Nuotare è sempre una notevole sfida entrando in acque sconosciute e da percorrere per la prima volta. Ci si pone in contrasto o in accoglienza con le correnti che possono portare alla deriva, con la forza della marea che monta o che decresce? L’impeto del vento impone una scelta, nuoto perché nuoto e quindi mi lascio portare o cullare oppure ho una meta precisa e devo lottare e giungere alla mia meta?
La persona, il suo corpo con tutti i muscoli e i nervi, con tutto il sistema nervoso all’erta, si gioca del tutto e osa, sia per il piacere di una lunga nuotata, sia per salvarsi la pelle se necessario.
Comunque, misurarsi, conoscere e sperimentare, è ovvio ed l’unica strada per non dover rimanere seduti sulla battigia, inerti e, magari, delusi.
Questa descrizione potrebbe risultare una sorta di metafora della nostra vita così attratta e, simultaneamente respinta, da ideali, desideri, sconfitte e vittorie, e mete da voler raggiungere.
Il piano concreto è non solo visibilissimo, ma addirittura svincolato da dimostrazioni: non mi tuffo e nuoto in acque che non mi consentono, misurato lo stipendio mensile, di vivere ogni giorno. Ovvero un’offerta di lavoro può rispondere ad ogni mio desiderio e capacità ma se la prestazione rimane gratuita, io come vivo? Cioè come declino il mio quotidiano se non posso contare su di un introito sicuro? Oppure, voglio avere un tetto sopra la testa, mia e della mia famiglia, come fare? Ancora una volta la misura del concreto si impone, correnti, maree e venti: tutto da tenere in conto.
Perché allora quando accogliamo il Dio che fa irruzione della nostra vita serpeggia un disagio magari inespresso? Perché ci sfiora l’angoscia di abbandonare il terreno del concreto per avventurarsi in quello dell’inesistente, dell’irreale. Insomma, perché per noi Dio, e la relazione con Lui, non sono il concreto più concreto?
Statistiche, indagini, progetti e programmi invadono il quotidiano, è davvero, talora, imbarazzante, sapersi orientare ed evitare la reazione, adolescenziale, di cestinare tutto: trash, Ok.

**Consegna 1**
Riscrivi come elenco puntato il paragrafo del brano sul nuoto che comincia con «Il piano concreto è non solo visibilissimo». Conserva i fatti principali.
L'elenco qui sotto non ha alcun legame con il brano.

**Contenuto del dataset**
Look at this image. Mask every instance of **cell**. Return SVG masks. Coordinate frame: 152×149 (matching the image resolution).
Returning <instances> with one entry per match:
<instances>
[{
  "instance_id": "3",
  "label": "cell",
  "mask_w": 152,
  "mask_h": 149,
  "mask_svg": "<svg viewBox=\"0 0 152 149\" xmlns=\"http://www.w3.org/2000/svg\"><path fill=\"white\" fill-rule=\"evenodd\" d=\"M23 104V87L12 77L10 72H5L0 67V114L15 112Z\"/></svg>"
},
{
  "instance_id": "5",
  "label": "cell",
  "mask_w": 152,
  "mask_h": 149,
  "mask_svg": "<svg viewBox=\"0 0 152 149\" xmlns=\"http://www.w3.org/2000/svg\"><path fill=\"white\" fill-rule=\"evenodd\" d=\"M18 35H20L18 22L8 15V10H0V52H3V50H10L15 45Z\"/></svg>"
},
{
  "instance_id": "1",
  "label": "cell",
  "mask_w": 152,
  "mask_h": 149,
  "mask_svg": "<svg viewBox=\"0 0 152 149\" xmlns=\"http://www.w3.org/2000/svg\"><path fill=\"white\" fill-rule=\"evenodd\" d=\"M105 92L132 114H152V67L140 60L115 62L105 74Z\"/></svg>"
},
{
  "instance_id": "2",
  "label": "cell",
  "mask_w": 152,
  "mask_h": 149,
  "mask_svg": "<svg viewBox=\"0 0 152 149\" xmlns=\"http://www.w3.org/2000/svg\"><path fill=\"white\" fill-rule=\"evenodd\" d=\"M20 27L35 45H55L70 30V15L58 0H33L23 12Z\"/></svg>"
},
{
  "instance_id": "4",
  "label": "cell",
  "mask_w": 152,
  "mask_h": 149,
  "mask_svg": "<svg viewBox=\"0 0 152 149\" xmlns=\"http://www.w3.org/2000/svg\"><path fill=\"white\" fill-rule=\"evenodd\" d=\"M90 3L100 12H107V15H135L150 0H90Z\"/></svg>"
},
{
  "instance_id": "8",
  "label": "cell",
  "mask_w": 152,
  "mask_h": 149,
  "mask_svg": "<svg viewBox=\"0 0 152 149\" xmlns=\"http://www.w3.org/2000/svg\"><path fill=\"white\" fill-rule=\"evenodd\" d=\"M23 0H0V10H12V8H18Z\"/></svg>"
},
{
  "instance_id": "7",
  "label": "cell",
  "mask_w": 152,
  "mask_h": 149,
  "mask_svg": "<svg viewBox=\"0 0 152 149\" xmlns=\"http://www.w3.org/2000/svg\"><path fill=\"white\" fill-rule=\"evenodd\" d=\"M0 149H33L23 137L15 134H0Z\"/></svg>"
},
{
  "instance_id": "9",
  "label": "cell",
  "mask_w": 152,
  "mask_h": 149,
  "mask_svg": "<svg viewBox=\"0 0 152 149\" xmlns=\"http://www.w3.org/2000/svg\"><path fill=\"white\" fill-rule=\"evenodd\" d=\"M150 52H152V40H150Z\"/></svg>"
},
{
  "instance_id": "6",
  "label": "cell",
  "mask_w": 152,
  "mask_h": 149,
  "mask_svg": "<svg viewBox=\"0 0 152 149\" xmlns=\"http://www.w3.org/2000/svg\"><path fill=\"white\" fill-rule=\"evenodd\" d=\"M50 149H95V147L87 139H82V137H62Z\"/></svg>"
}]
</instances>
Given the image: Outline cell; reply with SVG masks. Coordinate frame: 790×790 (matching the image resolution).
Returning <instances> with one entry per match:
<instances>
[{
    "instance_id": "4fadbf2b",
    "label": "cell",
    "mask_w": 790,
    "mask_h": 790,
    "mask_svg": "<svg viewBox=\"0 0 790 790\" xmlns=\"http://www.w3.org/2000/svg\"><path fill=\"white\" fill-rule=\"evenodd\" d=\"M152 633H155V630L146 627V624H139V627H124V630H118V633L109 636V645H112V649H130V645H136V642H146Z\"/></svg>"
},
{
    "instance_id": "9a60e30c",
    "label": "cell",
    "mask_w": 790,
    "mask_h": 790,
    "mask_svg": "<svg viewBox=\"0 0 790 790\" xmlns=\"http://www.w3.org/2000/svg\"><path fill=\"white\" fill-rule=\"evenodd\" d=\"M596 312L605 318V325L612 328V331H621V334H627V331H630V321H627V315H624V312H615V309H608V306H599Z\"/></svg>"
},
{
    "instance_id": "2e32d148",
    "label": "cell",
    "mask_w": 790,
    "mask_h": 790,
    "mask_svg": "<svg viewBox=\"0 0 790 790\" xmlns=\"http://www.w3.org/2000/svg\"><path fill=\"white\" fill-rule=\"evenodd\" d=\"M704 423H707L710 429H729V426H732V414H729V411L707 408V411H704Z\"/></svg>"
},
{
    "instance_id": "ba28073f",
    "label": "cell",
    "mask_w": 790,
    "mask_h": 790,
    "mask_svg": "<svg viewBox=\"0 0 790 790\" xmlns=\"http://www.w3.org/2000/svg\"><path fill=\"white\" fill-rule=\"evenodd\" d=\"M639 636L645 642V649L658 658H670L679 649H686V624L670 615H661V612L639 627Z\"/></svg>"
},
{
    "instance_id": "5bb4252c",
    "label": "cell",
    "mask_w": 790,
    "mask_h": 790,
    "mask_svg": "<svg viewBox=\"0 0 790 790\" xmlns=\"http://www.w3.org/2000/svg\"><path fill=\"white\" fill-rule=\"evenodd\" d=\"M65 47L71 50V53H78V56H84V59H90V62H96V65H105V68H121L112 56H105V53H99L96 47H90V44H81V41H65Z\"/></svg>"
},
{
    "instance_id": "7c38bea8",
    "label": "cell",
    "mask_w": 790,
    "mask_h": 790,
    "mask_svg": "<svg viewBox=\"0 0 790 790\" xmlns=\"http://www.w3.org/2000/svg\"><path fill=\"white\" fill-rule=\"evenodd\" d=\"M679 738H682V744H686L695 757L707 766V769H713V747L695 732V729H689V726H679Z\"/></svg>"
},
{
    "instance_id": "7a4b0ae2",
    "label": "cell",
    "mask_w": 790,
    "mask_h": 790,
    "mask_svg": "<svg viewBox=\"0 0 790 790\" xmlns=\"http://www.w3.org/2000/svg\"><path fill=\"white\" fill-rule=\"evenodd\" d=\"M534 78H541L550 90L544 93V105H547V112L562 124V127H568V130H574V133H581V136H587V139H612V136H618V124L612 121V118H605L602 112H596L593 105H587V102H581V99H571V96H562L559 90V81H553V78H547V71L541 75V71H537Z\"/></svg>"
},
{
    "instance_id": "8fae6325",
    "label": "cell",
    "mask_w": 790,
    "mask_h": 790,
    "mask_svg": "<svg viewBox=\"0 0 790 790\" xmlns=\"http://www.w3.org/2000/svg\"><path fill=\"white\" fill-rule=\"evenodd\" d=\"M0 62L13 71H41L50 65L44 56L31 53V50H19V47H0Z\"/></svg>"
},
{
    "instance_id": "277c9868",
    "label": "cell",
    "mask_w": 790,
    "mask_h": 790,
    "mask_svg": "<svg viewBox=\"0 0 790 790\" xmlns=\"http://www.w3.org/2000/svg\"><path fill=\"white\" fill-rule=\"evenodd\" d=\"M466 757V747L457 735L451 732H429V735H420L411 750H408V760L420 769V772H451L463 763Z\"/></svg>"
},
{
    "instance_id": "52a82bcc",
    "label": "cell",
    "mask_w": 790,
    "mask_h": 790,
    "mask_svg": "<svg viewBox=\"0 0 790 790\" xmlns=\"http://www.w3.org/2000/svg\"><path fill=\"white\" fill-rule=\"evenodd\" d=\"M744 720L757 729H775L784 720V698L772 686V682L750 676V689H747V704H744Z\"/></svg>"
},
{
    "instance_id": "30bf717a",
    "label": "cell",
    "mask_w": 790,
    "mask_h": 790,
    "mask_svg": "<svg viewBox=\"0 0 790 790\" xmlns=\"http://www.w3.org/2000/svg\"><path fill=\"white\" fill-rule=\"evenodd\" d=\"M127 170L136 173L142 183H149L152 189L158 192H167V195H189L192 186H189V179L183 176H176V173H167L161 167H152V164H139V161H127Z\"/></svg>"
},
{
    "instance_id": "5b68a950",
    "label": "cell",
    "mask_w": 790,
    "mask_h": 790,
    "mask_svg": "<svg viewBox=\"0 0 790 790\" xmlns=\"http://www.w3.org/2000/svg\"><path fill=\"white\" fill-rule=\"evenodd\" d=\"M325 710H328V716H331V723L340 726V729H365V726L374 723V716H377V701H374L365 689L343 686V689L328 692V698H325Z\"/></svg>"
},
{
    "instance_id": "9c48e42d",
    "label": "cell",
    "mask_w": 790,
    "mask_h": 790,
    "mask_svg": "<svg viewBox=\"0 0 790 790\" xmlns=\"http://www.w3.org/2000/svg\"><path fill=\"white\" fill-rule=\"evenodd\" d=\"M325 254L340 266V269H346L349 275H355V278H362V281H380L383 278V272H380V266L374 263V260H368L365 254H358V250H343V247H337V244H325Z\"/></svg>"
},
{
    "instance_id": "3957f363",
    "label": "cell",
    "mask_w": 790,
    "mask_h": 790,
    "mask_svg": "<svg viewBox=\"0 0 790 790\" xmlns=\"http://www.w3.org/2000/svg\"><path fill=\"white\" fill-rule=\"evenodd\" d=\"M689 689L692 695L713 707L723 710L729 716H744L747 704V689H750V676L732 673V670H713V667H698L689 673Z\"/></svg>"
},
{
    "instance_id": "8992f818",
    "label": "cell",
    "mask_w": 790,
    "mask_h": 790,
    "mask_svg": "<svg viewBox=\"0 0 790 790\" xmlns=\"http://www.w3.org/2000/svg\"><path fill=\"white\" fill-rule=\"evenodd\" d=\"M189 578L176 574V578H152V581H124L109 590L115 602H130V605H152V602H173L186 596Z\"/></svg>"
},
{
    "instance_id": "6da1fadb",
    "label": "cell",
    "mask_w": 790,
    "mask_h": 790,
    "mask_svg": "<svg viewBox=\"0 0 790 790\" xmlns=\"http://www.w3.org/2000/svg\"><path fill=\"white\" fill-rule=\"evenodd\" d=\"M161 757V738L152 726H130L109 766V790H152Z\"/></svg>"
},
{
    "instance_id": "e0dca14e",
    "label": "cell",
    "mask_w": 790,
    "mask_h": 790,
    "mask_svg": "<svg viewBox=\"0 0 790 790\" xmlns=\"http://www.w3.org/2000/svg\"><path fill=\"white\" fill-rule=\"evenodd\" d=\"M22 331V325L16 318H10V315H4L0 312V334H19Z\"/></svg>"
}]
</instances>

**Consegna 2**
Conta le righe dell'elenco in cui compare la parola "frame" e scrivi solo il numero.

**Risposta finale 1**
- Il piano concreto è evidente e non ha bisogno di dimostrazioni: non ci si tuffa in acque dove lo stipendio mensile non permette di vivere ogni giorno.
- Un'offerta di lavoro può corrispondere a ogni desiderio e capacità, ma se la prestazione è gratuita resta aperta la domanda su come vivere.
- Senza un introito sicuro non si sa come affrontare il quotidiano.
- Anche il desiderio di un tetto per sé e per la propria famiglia pone la domanda su come fare.
- La misura del concreto si impone ancora: correnti, maree e venti vanno tutti tenuti in conto.

**Risposta finale 2**
2